Problem to solve: Could you repeat every record below exactly, leaving out the pictures?

Data to use:
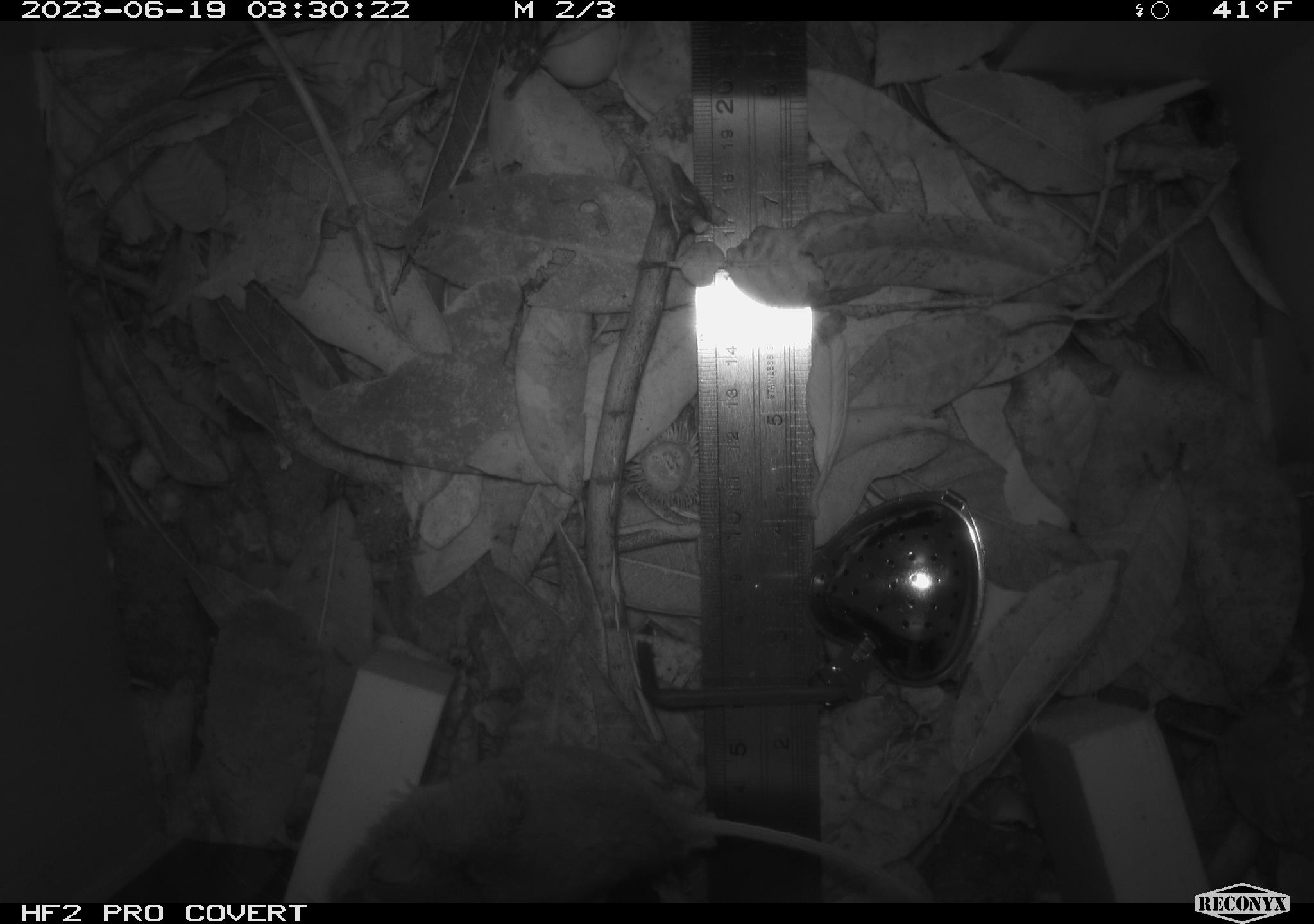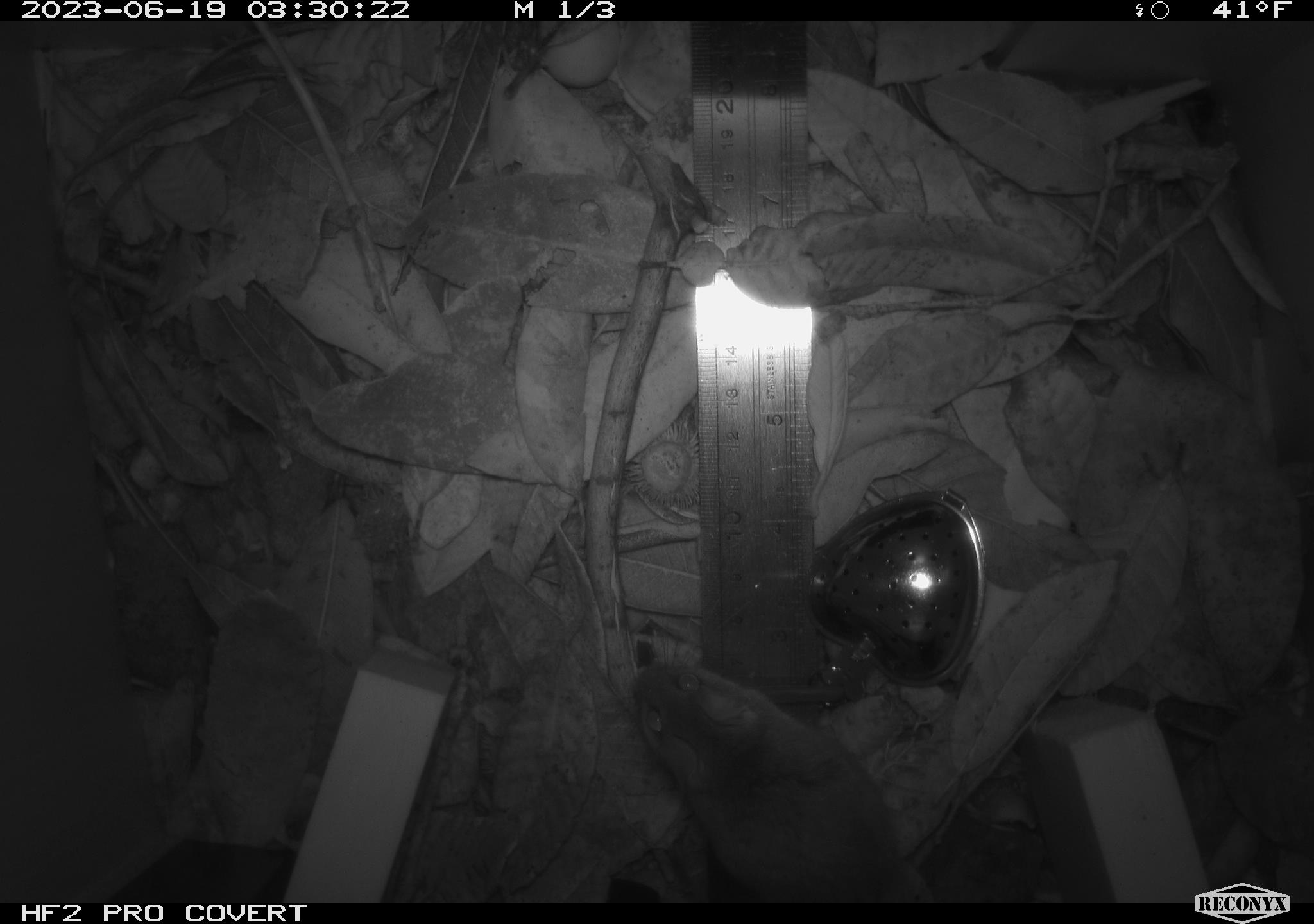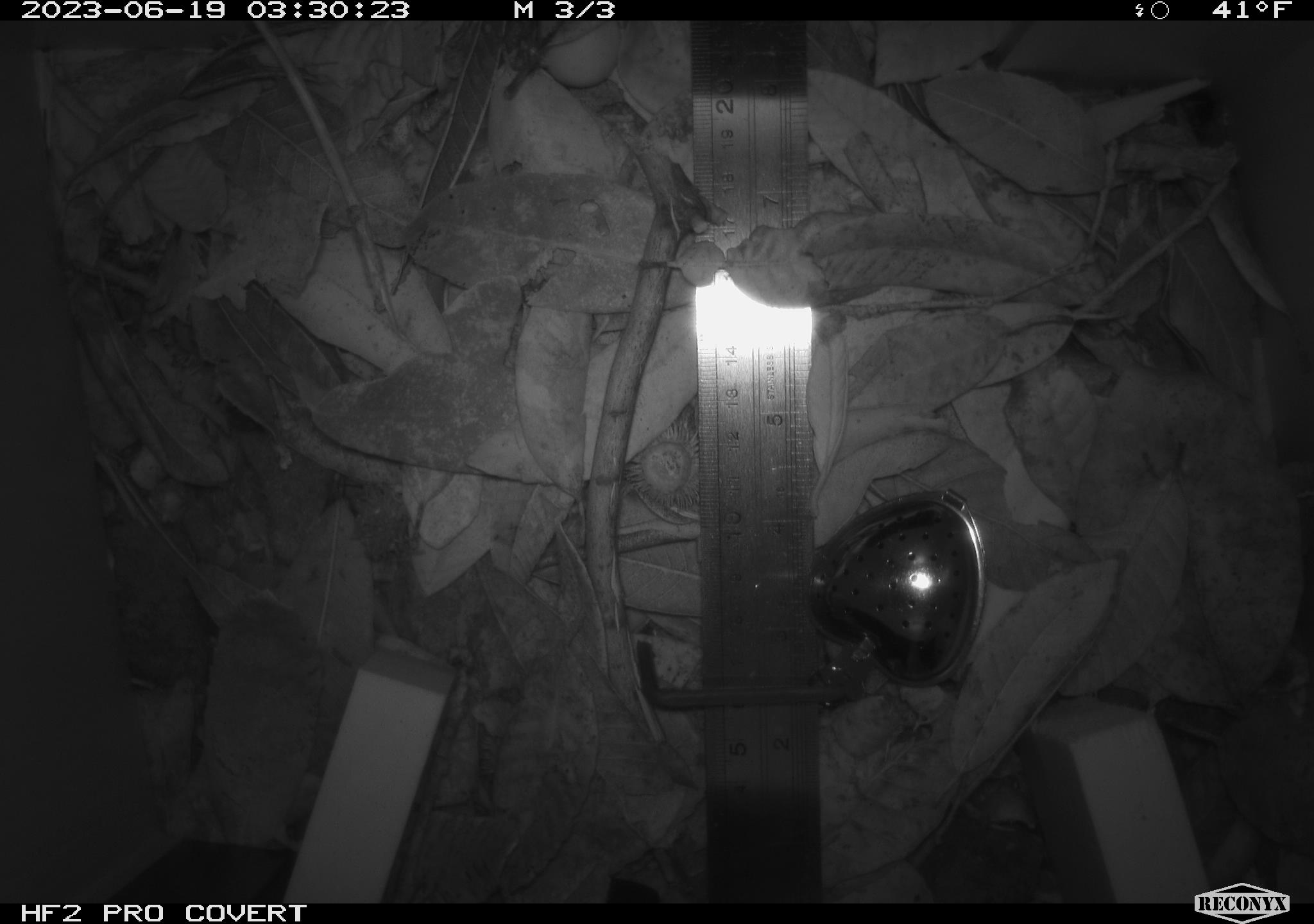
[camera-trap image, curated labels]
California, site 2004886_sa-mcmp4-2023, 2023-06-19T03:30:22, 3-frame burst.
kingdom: Animalia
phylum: Chordata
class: Mammalia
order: Rodentia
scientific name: Rodentia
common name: mouse species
Mouse species (Rodentia).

Problem solution:
[camera-trap image, curated labels]
California, site 2004886_sa-mcmp4-2023, 2023-06-19T03:30:22, 3-frame burst.
kingdom: Animalia
phylum: Chordata
class: Mammalia
order: Rodentia
scientific name: Rodentia
common name: mouse species
Mouse species (Rodentia).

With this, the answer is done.